Overview¶
Many geophysical time series carry a strong seasonal cycle. Before studying variability on other time scales (intraseasonal, interannual, or trends) we often want anomalies: departures from that repeating seasonal pattern.
One practical way to remove the seasonal cycle is harmonic regression.

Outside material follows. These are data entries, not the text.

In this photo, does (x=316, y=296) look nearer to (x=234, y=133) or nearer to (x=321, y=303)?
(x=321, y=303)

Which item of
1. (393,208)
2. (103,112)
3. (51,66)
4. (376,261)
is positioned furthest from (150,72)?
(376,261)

The idea is to represent the annual signal as a sum of sine and cosine waves at integer multiples of one cycle per year, then estimate the contribution of each harmonic by projecting the data onto that basis.
In this notebook we:
Load daily outgoing longwave radiation (OLR) and extract a single time series.
Build a design matrix whose columns are a constant term plus sin/cos pairs for the first few annual harmonics.

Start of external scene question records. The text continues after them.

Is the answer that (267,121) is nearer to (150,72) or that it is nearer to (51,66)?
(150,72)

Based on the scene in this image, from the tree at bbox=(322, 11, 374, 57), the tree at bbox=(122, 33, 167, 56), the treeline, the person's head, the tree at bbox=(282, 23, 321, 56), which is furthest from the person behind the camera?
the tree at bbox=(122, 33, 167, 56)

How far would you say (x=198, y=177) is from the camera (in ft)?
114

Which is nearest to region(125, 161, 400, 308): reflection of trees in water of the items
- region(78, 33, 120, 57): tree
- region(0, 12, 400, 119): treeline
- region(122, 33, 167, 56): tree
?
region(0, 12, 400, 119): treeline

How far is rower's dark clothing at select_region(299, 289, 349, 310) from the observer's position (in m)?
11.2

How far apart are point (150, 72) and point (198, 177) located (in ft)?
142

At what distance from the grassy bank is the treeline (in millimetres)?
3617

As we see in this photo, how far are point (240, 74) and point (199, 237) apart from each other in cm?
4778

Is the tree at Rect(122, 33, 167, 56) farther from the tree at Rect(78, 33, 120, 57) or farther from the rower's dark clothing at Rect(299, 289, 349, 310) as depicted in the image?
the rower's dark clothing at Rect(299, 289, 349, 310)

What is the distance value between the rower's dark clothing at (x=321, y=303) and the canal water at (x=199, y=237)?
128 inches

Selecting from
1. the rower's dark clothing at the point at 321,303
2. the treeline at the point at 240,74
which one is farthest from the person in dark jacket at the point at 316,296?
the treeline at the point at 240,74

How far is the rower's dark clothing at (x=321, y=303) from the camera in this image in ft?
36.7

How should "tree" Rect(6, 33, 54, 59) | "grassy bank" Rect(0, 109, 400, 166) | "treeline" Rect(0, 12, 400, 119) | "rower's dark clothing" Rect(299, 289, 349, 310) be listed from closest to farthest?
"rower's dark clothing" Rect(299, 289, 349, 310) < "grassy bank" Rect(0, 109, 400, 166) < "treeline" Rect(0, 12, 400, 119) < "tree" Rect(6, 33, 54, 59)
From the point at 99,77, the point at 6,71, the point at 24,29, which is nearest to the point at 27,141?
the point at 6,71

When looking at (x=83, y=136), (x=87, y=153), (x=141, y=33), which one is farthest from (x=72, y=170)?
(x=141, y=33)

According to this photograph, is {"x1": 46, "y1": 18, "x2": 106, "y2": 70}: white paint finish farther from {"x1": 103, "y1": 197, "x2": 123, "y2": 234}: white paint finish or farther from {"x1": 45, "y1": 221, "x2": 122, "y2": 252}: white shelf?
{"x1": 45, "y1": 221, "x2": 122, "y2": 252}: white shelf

Project the time series onto those columns with least squares to obtain the fitted seasonal cycle.
Subtract the fitted cycle to obtain anomalies.
The same workflow extends directly to gridded data: each grid point is regressed against the same harmonic basis.
Prerequisites¶
| Concepts | Importance | Notes |
|---|---|---|
| Harmonic Analysis | Helpful | Introduces sin/cos representation of the seasonal cycle |
| Linear least squares | Necessary | Coefficients are estimated by projection onto harmonic basis functions |
Time to learn: ~20 minutes
Imports¶
All packages used in the rest of the notebook are imported up front. s3fs is configured to read anonymously from the public Pythia bucket on the Jetstream2 S3 endpoint.
import numpy as np
import pandas as pd
import matplotlib.pyplot as plt
import seaborn as sns
import s3fs
import xarray as xr
sns.set_theme(style="whitegrid", context="notebook", font_scale=1.2)

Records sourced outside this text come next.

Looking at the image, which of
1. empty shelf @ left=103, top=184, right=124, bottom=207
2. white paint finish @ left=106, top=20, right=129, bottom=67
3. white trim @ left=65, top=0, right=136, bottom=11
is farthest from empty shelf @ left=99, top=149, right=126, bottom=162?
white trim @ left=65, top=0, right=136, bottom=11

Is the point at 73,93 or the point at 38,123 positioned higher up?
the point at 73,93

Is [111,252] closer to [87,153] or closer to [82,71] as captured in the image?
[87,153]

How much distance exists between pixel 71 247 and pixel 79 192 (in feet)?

URL = "https://js2.jetstream-cloud.org:8001/"
fs = s3fs.S3FileSystem(anon=True, client_kwargs=dict(endpoint_url=URL))
Load NOAA OLR¶
We use daily Outgoing Longwave Radiation (OLR) from NOAA, stored as a Zarr dataset on the Pythia Jetstream2 bucket. OLR is a common proxy for tropical convection and shows a clear annual cycle at many locations.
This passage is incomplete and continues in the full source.